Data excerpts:
=======

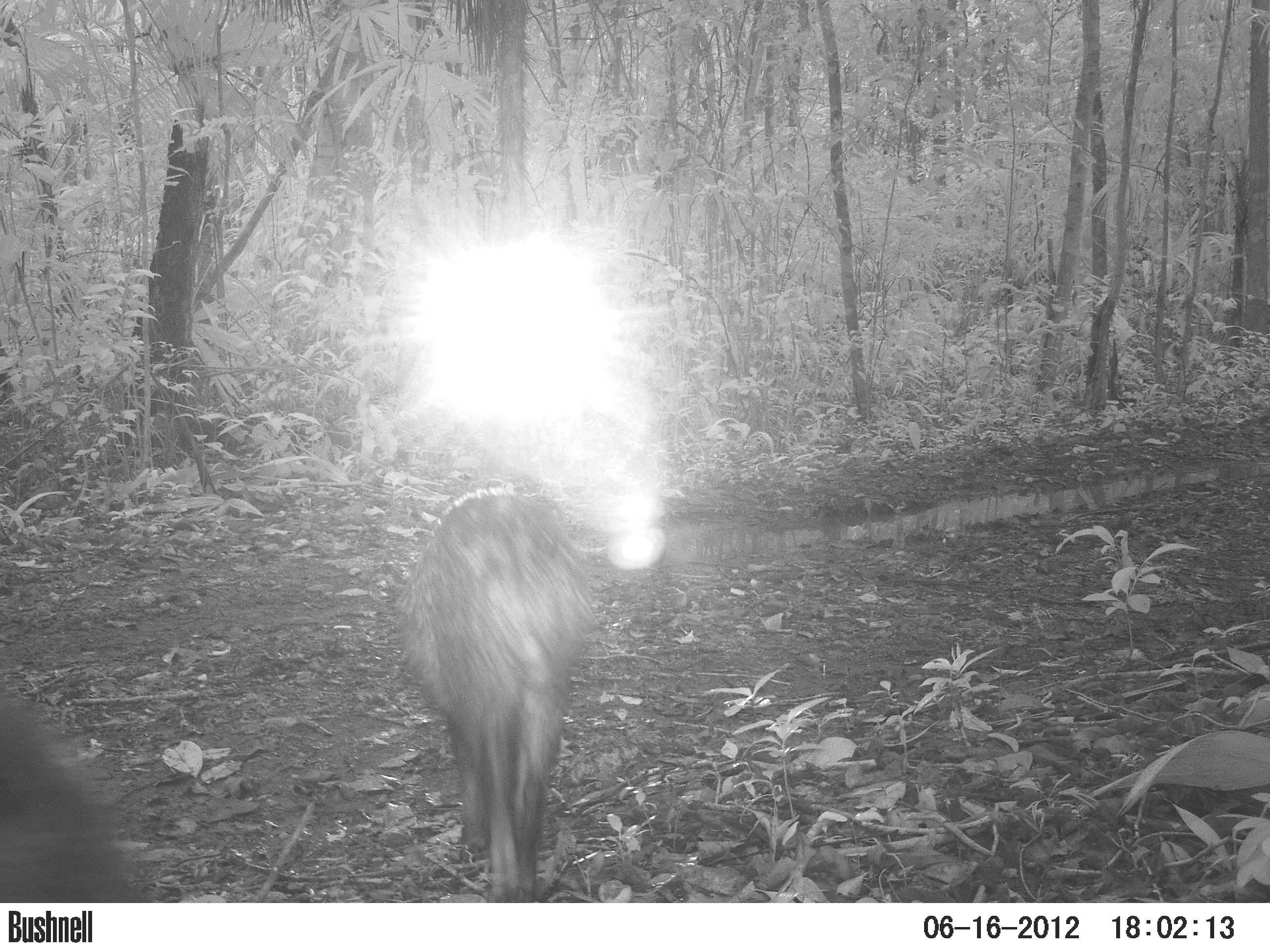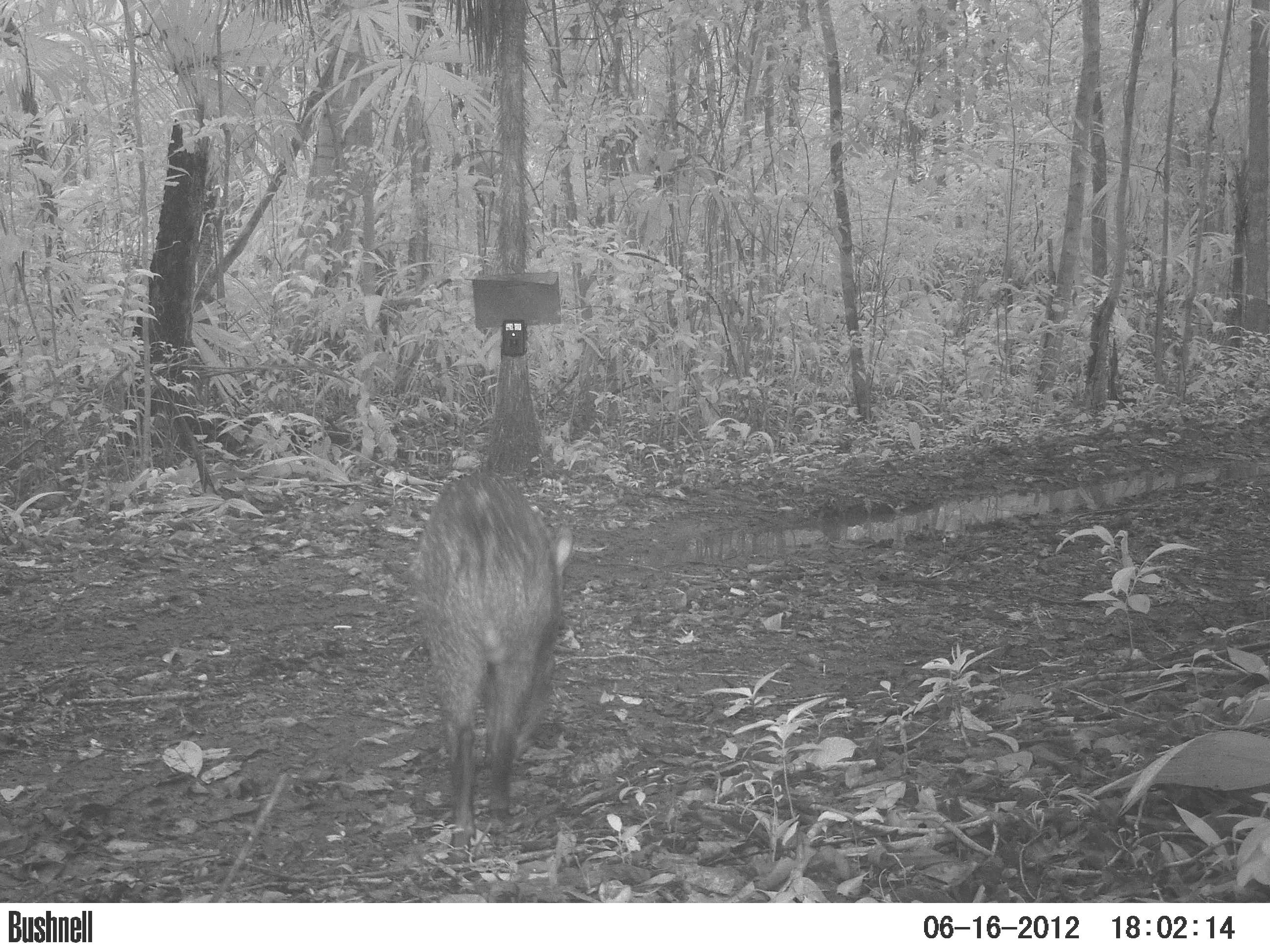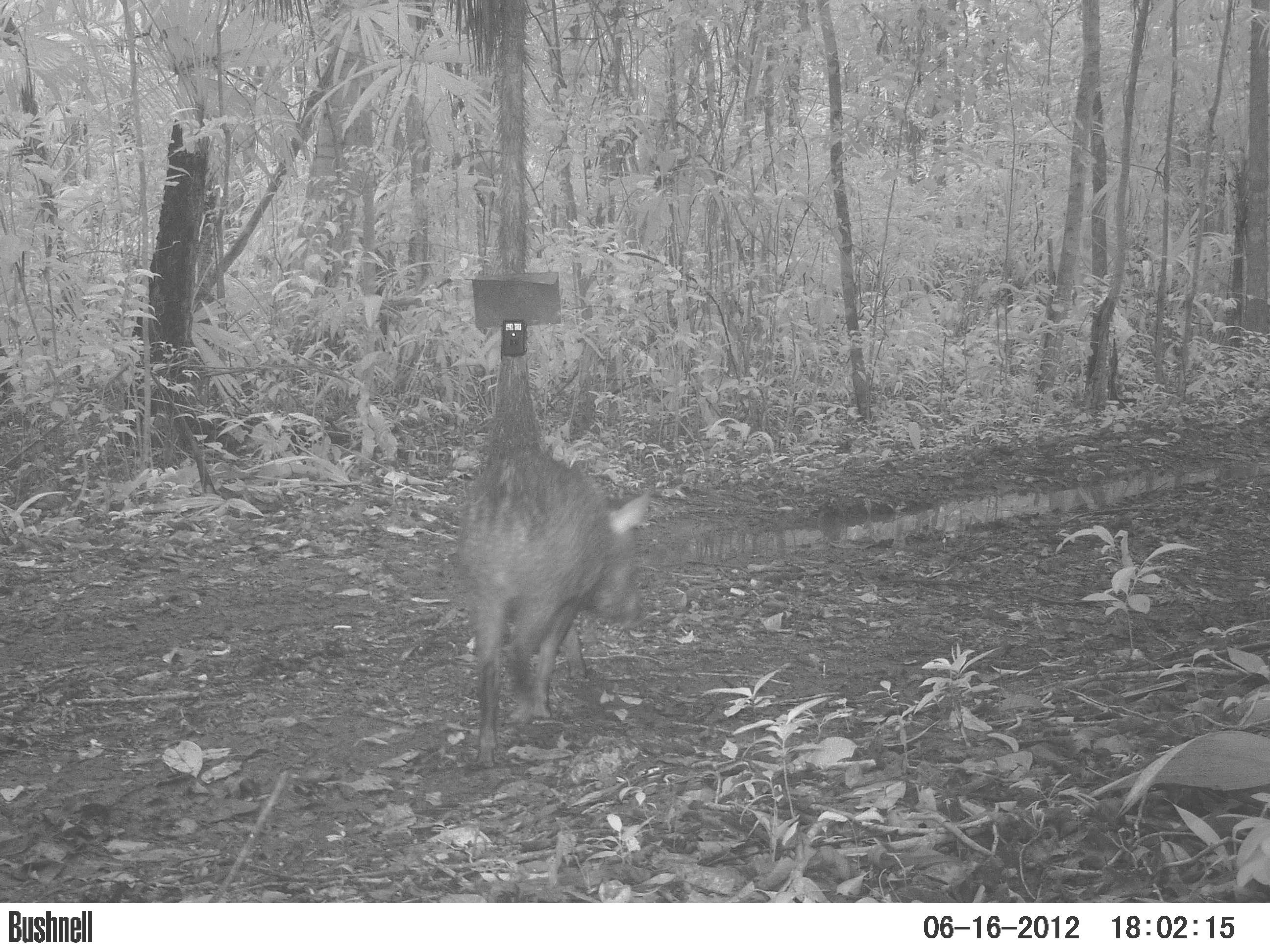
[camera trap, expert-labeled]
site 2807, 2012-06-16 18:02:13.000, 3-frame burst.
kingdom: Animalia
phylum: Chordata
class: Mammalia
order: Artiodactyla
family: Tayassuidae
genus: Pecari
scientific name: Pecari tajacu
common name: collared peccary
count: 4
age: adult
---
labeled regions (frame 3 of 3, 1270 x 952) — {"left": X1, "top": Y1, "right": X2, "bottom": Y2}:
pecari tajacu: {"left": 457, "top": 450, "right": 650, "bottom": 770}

=======

## [Problem requirements]
Return exactly what appears in the records from the line with "genus: Pecari" through the final line, and nothing else.

## [Output]
genus: Pecari
scientific name: Pecari tajacu
common name: collared peccary
count: 4
age: adult
---
labeled regions (frame 3 of 3, 1270 x 952) — {"left": X1, "top": Y1, "right": X2, "bottom": Y2}:
pecari tajacu: {"left": 457, "top": 450, "right": 650, "bottom": 770}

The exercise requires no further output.